━━━━━ TEXTO ━━━━━

A sentença acima também não é nova e nem é minha. Está no livro "As Veias abertas da América Latina", publicado em 1971 por Eduardo Galeano, e abre um clarão na mata fechada para entender a gravidade da autorização, dada pelo general Augusto Heleno, ministro do Gabinete de Segurança Nacional, para o avanço de sete projetos de exploração de ouro na região de São Gabriel da Cachoeira, uma área intocada a noroeste da Floresta Amazônica.

Revelada pelo repórter Vinicius Sassine, a notícia causa preocupação. A área, conhecida como Cabeça de Cachorro, onde vivem 23 etnias indígenas, é uma das últimas fronteiras sem atividades que resultam em desmatamento elevado, mapeado em dados que depois precisam ser omitidos em discursos para gringo ver.

Parte dos empresários beneficiados pelo general tem uma folha corrida extensa de problemas com os órgãos ambientais — órgãos surrados e sucateados pela atual gestão. Para quem não quer esperar as próximas décadas para testemunhar a destruição, os destroços do passado servem como visão antecipadora do futuro. A obra de Galeano é um spoiler em cada página.

A história da América Latina é a história dos movimentos predatórios de exploração das riquezas naturais. No Brasil, essa história tem início com o avanço sobre o pau-brasil, árvore típica da Mata Atlântica, praticamente desaparecida das paisagens do país ao qual emprestou o nome.

━━━━━ DADOS DE ORIGEM ━━━━━

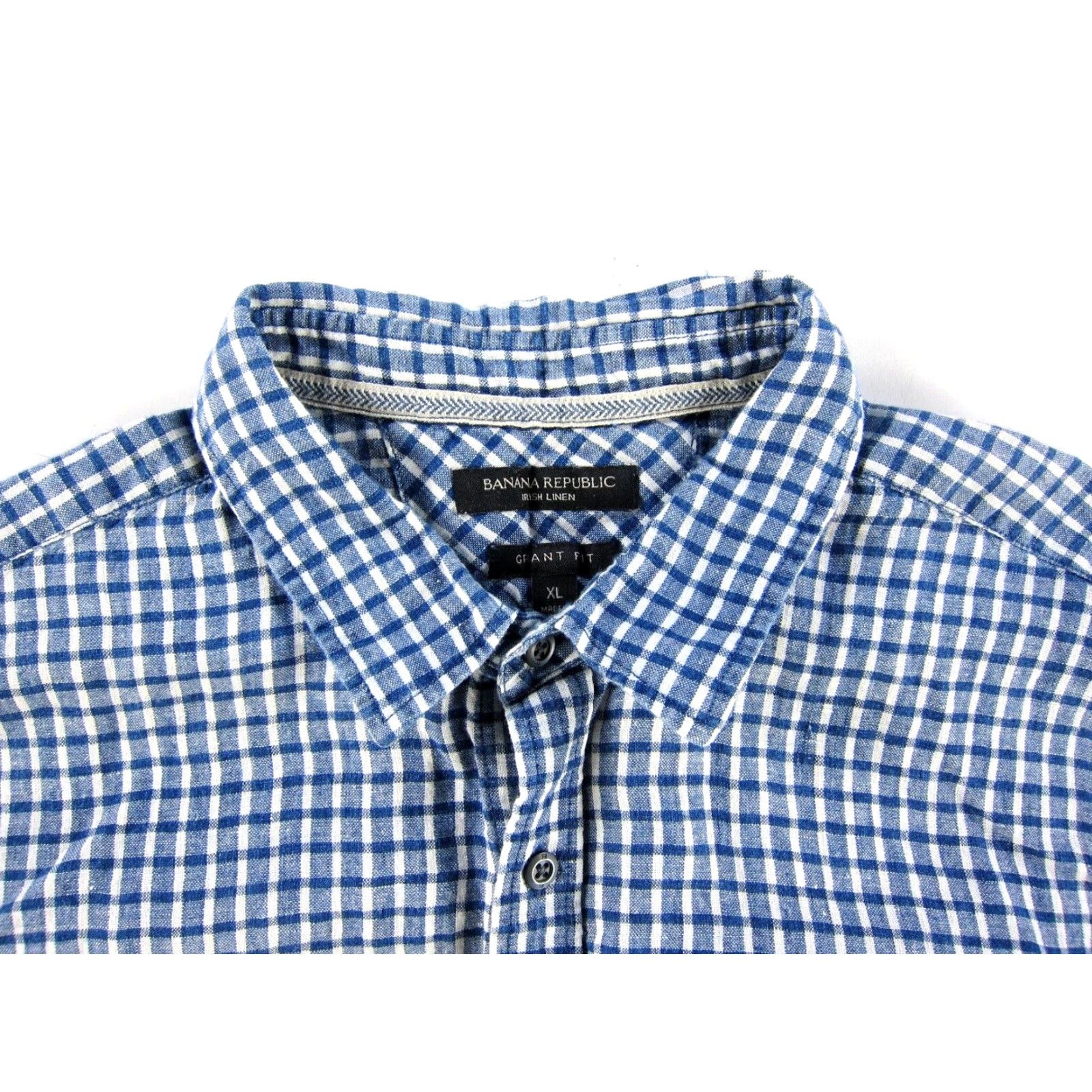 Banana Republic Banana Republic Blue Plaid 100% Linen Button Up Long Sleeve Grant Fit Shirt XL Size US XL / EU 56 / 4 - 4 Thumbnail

━━━━━

ENUNCIADO:
Responda com base no texto sobre a exploração de ouro na Amazônia:
1. Em que ano foi publicado o livro "As Veias abertas da América Latina"?
2. Quantas etnias indígenas vivem na área conhecida como Cabeça de Cachorro?
3. Com qual árvore começa, no Brasil, a história da exploração das riquezas naturais?
Responda com base apenas no texto.

RESPOSTA:
1. Em 1971.
2. 23 etnias.
3. Com o pau-brasil.